I came across this situation where the family of a person didn’t want him to know he had a terminal illness as they were concerned it would distress him too much. He was not learning disabled, but very elderly - no obvious dementia but relied on his wife to do most things. In the end, the doctors explained some of the ongoing issues with him (but not telling him explicitly that he had terminal cancer) and asked him what he would want to know. He said to just talk to his wife. They said that if he wanted to know more at any time, to ask them. I think people also have a right not to know if they don’t want to - it’s like getting tests for certain genetic conditions. Some people prefer to carry on and not know.

Woollystockings · 08/03/2022 23:13

I tend to think many people would rather not be told.
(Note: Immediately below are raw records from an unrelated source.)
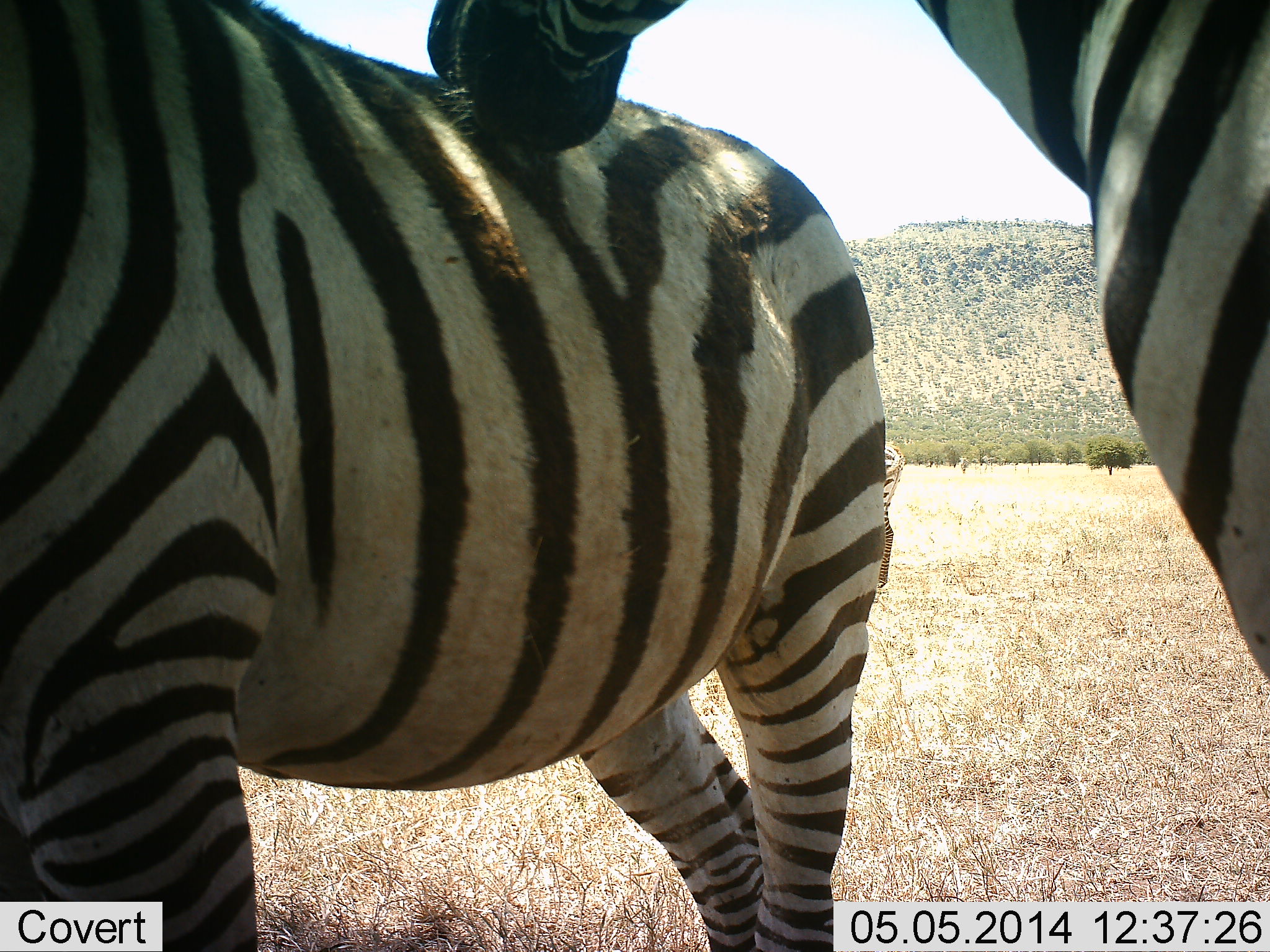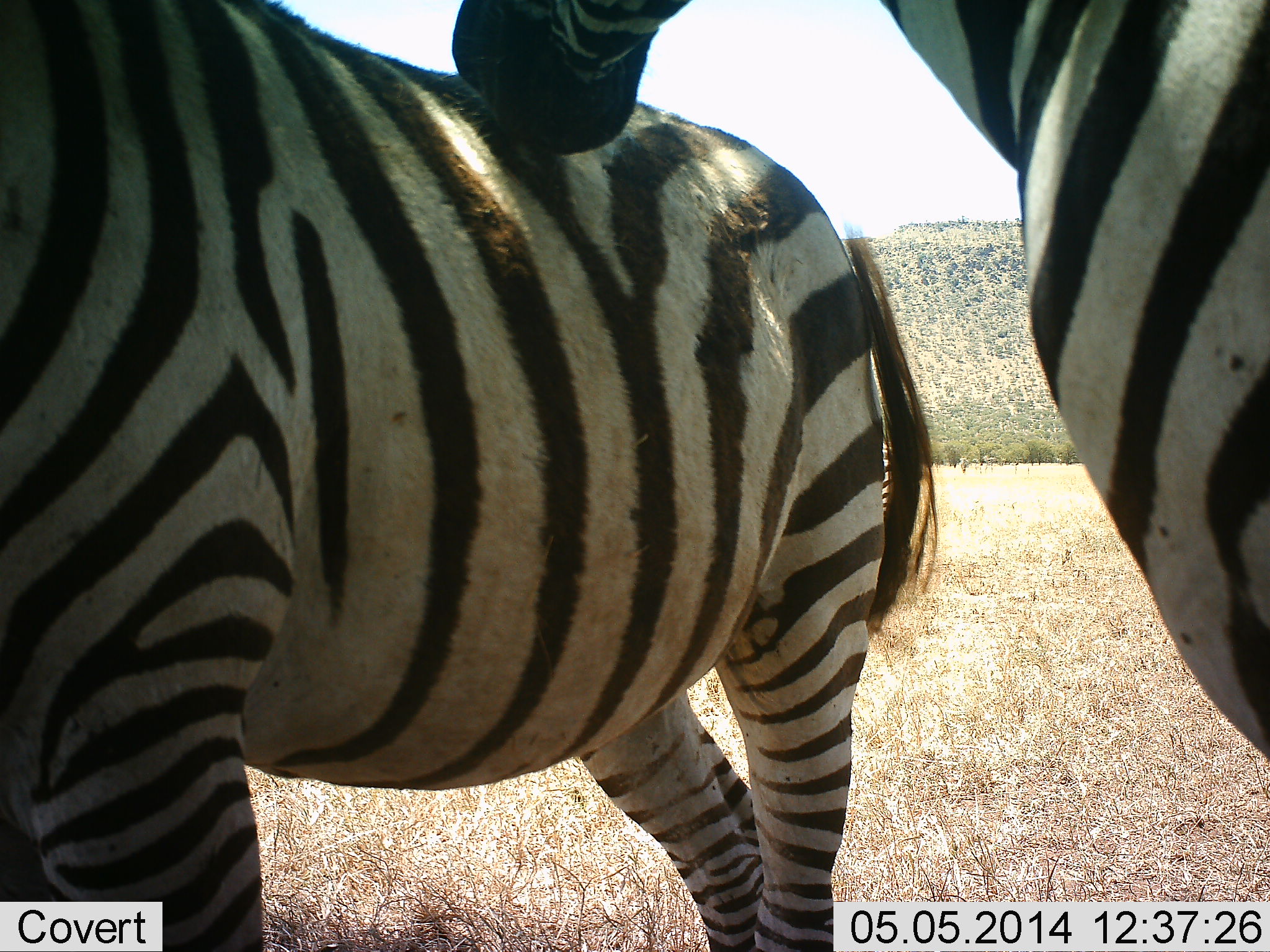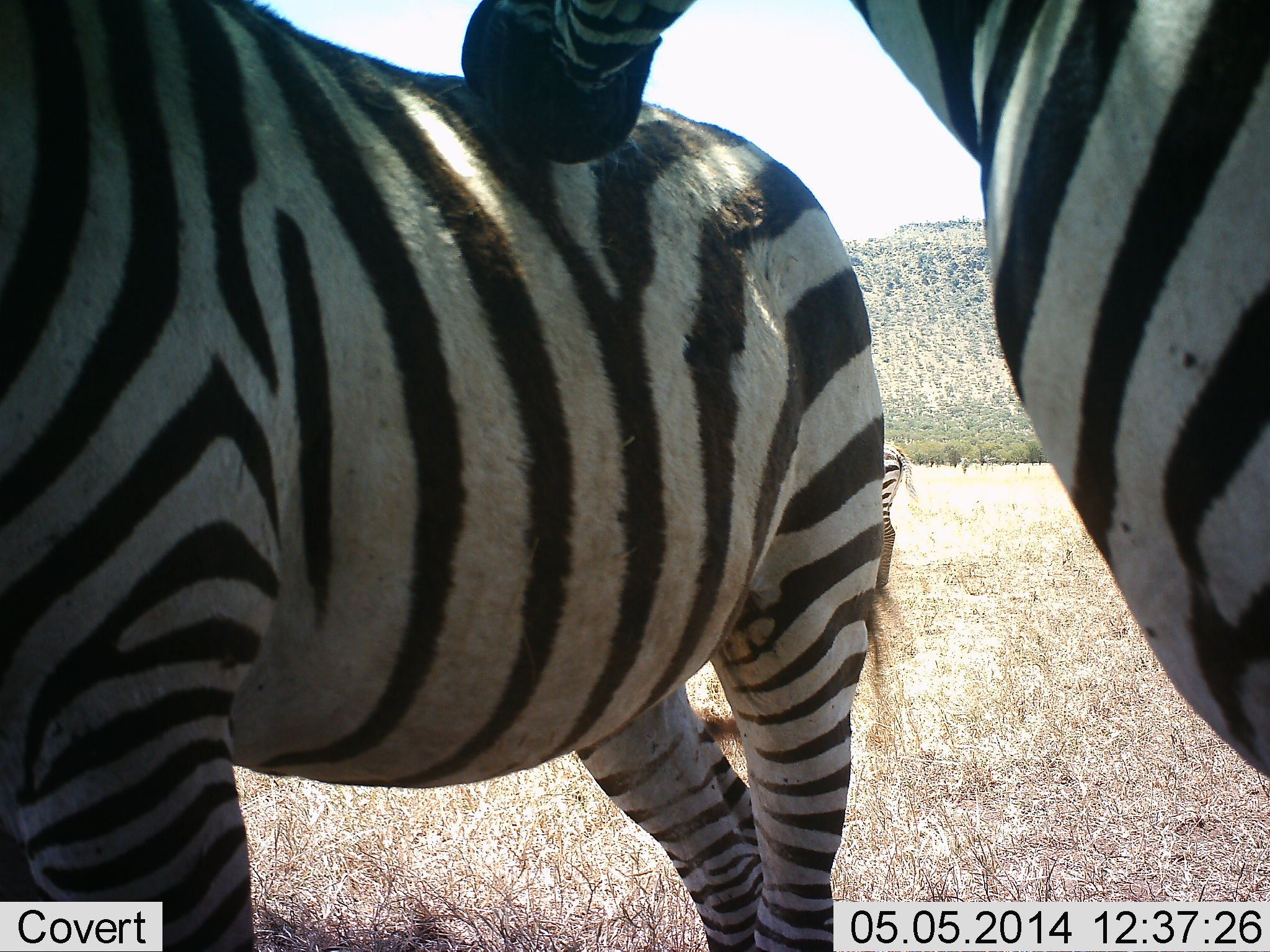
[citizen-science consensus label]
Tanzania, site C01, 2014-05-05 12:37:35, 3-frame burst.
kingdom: Animalia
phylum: Chordata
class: Mammalia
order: Perissodactyla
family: Equidae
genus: Equus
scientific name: Equus quagga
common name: plains zebra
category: zebra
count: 2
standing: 64%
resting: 3%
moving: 8%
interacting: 59%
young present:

If she asks directly, that’s a different matter.

Pissedoff22 · 08/03/2022 23:14

@TheDaydreamBelievers

Okay, so if council has legal, financial, welfare guardianship she will have an allocated social worker. Your manager and that person are where to raise your concerns or ask to discuss your thoughts.
I wish my manager would return my calls.
OP posts:
cansu · 08/03/2022 23:15

You keep saying you would want to know. You don't have a learning disability and presumably do not need carers to look after you. You may need to put affairs in order or tell family members and support them as well. This seems to not be the case for this lady. Why are you insisting she knows just because you would want to know? How would knowing benefit her? So far, you haven't explained at all how it would be beneficial for her to know this information.
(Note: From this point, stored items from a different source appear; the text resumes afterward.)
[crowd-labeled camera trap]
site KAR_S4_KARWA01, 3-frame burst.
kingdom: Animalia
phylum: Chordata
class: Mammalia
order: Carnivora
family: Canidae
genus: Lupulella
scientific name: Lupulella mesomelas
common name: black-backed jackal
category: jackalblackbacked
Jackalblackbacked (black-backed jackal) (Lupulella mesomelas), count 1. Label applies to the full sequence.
Pissedoff22 · 08/03/2022 23:18

@cansu

You keep saying you would want to know. You don't have a learning disability and presumably do not need carers to look after you. You may need to put affairs in order or tell family members and support them as well. This seems to not be the case for this lady. Why are you insisting she knows just because you would want to know? How would knowing benefit her? So far, you haven't explained at all how it would be beneficial for her to know this information.
Why shouldn’t she know? Because it would cause her distress? We wouldn’t tell anyone that they had a terminal illness if that were any standard to go by.
OP posts:
DiscoBadgers · 08/03/2022 23:18

Your posts are littered with “if it was me”, but it’s not you. Someone with SEN will have a very different capacity. My son has autism and a learning disability, and in these circumstances I wouldn’t tell him either - even if he could understand about the cancer, he wouldn’t understand about why it couldn’t be fixed, about treatment options, about palliative care so no I wouldn’t distress him when there was nothing to be gained.

Pissedoff22 · 08/03/2022 23:19

She may have a learning disability and need care, but she should be treated as a whole human being with the same rights as anyone else.

OP posts:
StoppinBy · 08/03/2022 23:20

OP,

What do you think the benefits are for her if she is told?

What do you think the negatives are for her if she is told?

I think that answering those questions will give you more clarity.

If the negative outweighs the benefit then would you personally want to know?

I would want to know because it would give me time to prepare my children and to make sure I did everything I could to give them a bright, happy future even though I wouldn't be there to support them through it. Honestly though if I didn't have kids and there were no treatment options available, I would rather just not know, it would just put a dark cloud over the final stage of my life for no benefit at all to me.